Overview

For this project, we chose a visualization on notable Leap Day (February 29) births and deaths, sourced from Wikipedia. The project consists of three parts:

  1. Replication: Reproducing the original graph as closely as possible using ggplot2.
  2. Redesign: Applying principles of data visualization to improve clarity, aesthetics, and accessibility.
  3. Written Summary: Evaluating the original graph and explaining the rationale behind our design choices.

Original Graph

The original graph depicts notable Leap Day births (blue bars above the x-axis) and deaths (red bars below the x-axis) spanning from the 400s CE to the present.

Key Issues Identified:

  • Overcrowded Labels: Recent centuries are cluttered with overlapping labels.
  • Ambiguous Scale: No clear y-axis or gridlines for reference.
  • Distracting Typography: Oversized, bold headings detract from the focus on data.
  • Irrelevant Elements: Side notes unrelated to the plot clutter the visual.
  • Small Key Text: Totals for “births” and “deaths” are difficult to read.

Changes Made

In our first attempt at redesigning the original plot, we created a visualization that combined a scatter plot and a line chart. The scatter points were displayed in two colors (red and cyan) to represent different datasets or categories, while a blue line was added to suggest a potential trend or model fit. However, this version faced significant readability challenges.

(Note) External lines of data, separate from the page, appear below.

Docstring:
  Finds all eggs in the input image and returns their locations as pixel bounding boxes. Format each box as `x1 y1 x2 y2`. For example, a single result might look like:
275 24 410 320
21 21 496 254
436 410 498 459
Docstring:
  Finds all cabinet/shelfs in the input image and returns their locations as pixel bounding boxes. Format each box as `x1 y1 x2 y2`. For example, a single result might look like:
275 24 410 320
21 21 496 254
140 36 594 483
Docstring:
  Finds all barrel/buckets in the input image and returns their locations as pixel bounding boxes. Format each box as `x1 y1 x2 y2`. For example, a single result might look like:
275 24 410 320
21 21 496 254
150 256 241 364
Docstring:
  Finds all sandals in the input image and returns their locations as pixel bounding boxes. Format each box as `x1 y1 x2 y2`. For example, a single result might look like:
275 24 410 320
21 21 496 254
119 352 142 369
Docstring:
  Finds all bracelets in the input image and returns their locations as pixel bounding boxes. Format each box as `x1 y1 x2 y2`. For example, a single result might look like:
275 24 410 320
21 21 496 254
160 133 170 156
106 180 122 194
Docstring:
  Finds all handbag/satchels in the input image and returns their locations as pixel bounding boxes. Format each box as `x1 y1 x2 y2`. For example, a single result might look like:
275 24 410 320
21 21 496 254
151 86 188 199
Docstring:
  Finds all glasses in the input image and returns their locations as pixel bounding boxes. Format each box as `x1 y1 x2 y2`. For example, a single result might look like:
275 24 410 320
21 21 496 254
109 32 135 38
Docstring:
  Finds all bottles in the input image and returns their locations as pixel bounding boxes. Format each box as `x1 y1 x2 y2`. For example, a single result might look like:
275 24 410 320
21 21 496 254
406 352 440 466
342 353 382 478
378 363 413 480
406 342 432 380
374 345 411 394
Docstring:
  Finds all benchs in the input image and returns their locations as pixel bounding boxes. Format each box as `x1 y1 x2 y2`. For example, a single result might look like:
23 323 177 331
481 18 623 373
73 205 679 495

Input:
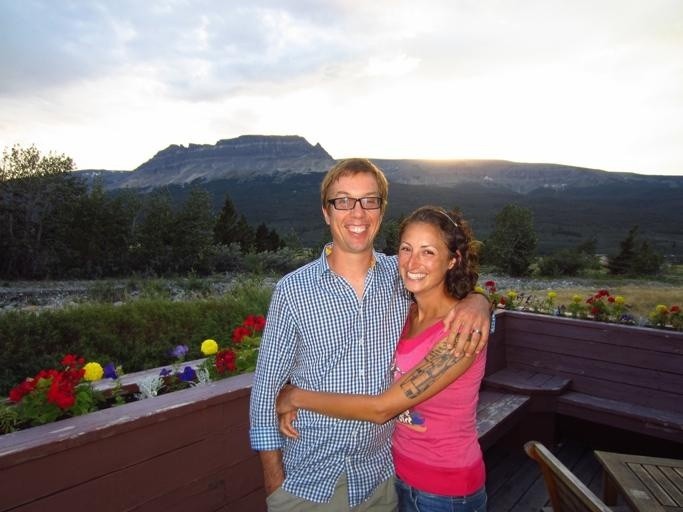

One of the key issues was the use of time as the x-axis. The timeline spanned a broad range but lacked clear labels, making it difficult to follow the progression of data over time. Additionally, the scatter points overlapped heavily in certain areas, which further obscured individual data values. The varying point sizes added unnecessary complexity without a clear explanation of their purpose.

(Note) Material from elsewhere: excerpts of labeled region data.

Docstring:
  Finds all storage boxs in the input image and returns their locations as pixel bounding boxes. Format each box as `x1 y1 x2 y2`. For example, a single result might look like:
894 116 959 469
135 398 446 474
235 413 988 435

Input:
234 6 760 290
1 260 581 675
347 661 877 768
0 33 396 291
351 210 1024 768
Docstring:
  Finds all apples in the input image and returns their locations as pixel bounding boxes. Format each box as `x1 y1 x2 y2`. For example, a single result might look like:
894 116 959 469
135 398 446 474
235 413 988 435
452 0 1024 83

The inclusion of the blue line also created confusion, as it was neither labeled nor described, leaving its role in the plot ambiguous. Furthermore, the axes lacked proper labels, and the legend provided minimal information, failing to adequately explain the categories or variables represented.

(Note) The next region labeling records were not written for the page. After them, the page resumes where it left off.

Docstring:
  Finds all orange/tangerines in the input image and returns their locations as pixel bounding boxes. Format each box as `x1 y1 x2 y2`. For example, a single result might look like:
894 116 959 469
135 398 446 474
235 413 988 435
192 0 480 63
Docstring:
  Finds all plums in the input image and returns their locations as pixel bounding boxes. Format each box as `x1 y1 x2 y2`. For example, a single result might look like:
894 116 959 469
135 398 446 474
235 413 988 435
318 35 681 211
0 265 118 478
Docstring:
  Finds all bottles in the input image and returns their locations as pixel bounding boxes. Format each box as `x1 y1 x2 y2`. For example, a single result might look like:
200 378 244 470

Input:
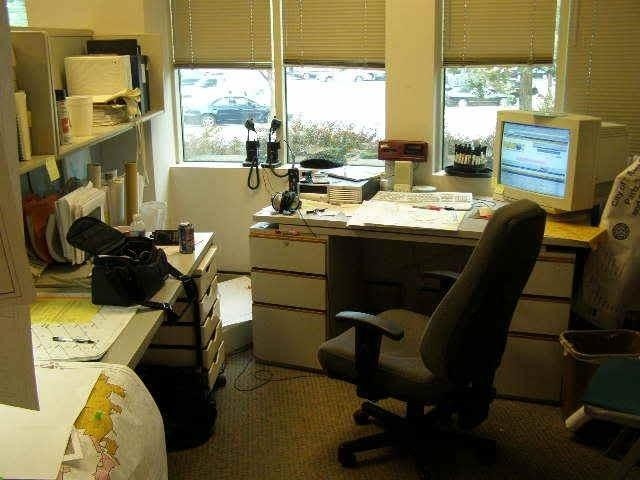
134 214 145 238
55 89 70 144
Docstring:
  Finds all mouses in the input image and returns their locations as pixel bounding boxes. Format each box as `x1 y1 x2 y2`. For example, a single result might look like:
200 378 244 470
478 206 492 217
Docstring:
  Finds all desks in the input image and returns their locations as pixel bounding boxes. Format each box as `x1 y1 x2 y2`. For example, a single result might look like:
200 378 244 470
249 192 604 406
0 230 226 480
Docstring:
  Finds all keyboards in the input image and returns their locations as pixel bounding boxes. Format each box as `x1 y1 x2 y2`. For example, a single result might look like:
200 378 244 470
371 190 473 211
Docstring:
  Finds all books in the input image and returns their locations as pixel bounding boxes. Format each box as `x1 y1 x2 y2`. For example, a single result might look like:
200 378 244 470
55 187 106 265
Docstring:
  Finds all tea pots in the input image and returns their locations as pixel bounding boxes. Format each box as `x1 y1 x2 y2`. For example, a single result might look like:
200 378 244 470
66 95 94 137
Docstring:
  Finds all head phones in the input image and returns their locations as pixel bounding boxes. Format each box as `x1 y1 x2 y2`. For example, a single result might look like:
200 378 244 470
271 191 302 213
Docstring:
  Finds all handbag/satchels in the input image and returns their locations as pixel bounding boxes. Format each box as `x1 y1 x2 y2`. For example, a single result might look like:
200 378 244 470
67 216 198 325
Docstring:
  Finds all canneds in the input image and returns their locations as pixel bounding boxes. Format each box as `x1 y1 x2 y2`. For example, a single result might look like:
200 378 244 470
178 222 195 254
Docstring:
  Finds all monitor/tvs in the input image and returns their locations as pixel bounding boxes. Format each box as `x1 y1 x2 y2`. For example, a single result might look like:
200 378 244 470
492 110 628 215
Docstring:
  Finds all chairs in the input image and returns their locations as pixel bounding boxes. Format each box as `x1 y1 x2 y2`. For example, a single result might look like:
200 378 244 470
316 200 548 472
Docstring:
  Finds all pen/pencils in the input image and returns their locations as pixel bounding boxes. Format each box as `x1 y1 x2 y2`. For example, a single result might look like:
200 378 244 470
53 337 95 343
454 144 487 165
307 210 324 214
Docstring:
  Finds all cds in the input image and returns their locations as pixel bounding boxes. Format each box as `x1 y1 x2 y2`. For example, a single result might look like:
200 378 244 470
532 112 558 118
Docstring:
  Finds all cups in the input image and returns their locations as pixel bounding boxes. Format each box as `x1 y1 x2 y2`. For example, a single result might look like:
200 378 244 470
143 201 168 231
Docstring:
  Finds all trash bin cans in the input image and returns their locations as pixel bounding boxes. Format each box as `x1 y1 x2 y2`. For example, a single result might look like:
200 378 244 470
560 329 640 418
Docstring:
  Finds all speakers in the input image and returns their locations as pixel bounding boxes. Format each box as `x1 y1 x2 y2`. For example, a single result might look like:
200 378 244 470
393 160 413 192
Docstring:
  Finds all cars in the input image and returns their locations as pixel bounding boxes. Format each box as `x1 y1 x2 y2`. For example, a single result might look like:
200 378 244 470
292 66 385 82
445 80 538 106
185 95 271 126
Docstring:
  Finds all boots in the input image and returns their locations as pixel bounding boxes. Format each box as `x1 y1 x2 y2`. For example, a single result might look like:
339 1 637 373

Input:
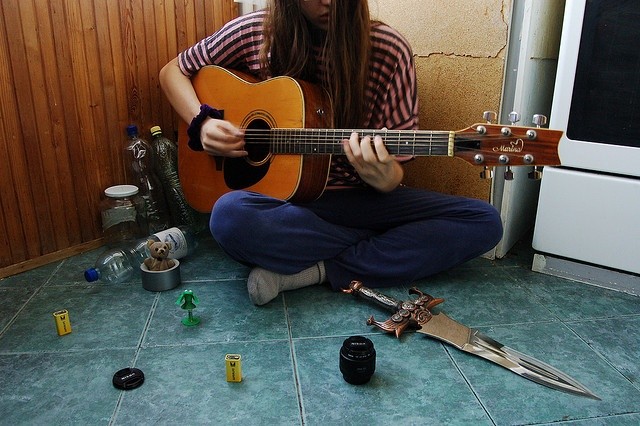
247 259 327 305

These issues, coupled with the visual clutter caused by overlapping points and the combination of two plot types, made the graph difficult to interpret. As a result, this initial redesign did not effectively communicate the data or its insights.

Final Refined Plot

The final refined plot addresses the shortcomings of previous attempts by thoughtfully applying multiple layers of the grammar of graphics. The data layer is focused on Leap Day births and deaths from the 20th and 21st centuries, with a clear acknowledgment of the bias toward recent data.

The plot’s aesthetics incorporate distinct colors and a clean half-violin-half-dotplot design. This approach effectively displays both the distribution density and individual data points, eliminating visual clutter. Geometrically, births and deaths are separated into mirrored panels, ensuring clarity and facilitating easy comparisons.

Additionally, the minimalist theme, clear annotations, and a linear time scale significantly enhance readability. These design choices make the visualization accessible, visually appealing, and faithful to the underlying data, successfully addressing the issues of previous versions.